▸ **Exercise passage**
___

# replacing injectors...



## abcd123 (Dec 3, 2006)

1987 5000cs Turbo Quattro, can anyone tell me how to get the injectors out because i am going to be replacing them. I don't have any expierence with fuel injectors with my audi yet so some steps and tips would be great. Thanks in advance.


----------



## Steve Angry (Feb 7, 2000)

*Re: replacing injectors... (abcd123)*

I normally use a pair of pliers and carefully pull them out. There is a special VW/Audi tool for this but I don't have it.
They are in there pretty tight and held in by a rubber oring.
Grab the injector squarely at the top(not on the line) and wiggle it out carefully.
Sometimes they take alot of effort to pop out.
Be sure to replace those o ring seals. They are cheap.
Steve


----------



## abcd123 (Dec 3, 2006)

___

▸ **Given information**

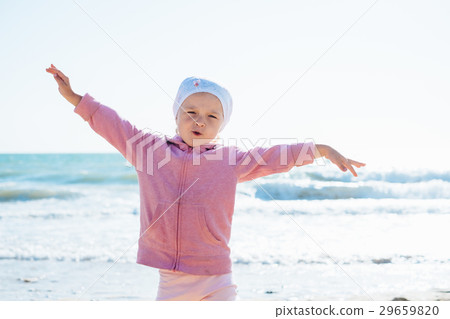 Little girl at the ocean 29659820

___

▸ **Assignment A**
Rewrite the part of the injector thread that begins at "They are in" and stops after "to pop out.", swapping "wiggle" for "twist".
▸ **Assignment B**
In the injector thread, what tool does the reply say its author normally uses to pull the injectors out?
▸ **Assignment C**
Carry the injector-replacement thread on from its final line.

▸ **Response box A**
They are in there pretty tight and held in by a rubber oring.
Grab the injector squarely at the top(not on the line) and twist it out carefully.
Sometimes they take alot of effort to pop out.

▸ **Response box B**
A pair of pliers.

▸ **Response box C**
Thanks...i was told to take off the valve cover and then take the injectors out as your said. Now the injector is made of two pieces correct, one that screws into the head and the other part that im popping out?


----------



## Steve Angry (Feb 7, 2000)

*Re: (abcd123)*

Nah, the injector is 1 piece, you're thinking of the insert the injector slides into. That is screwed into the head...
Steve


----------



## abcd123 (Dec 3, 2006)

ok, so all i have to do is pop the injector out...i still have to take off the valve cover though right and the air disturbtor for fuel injector cooling blower which rests right above the valve cover?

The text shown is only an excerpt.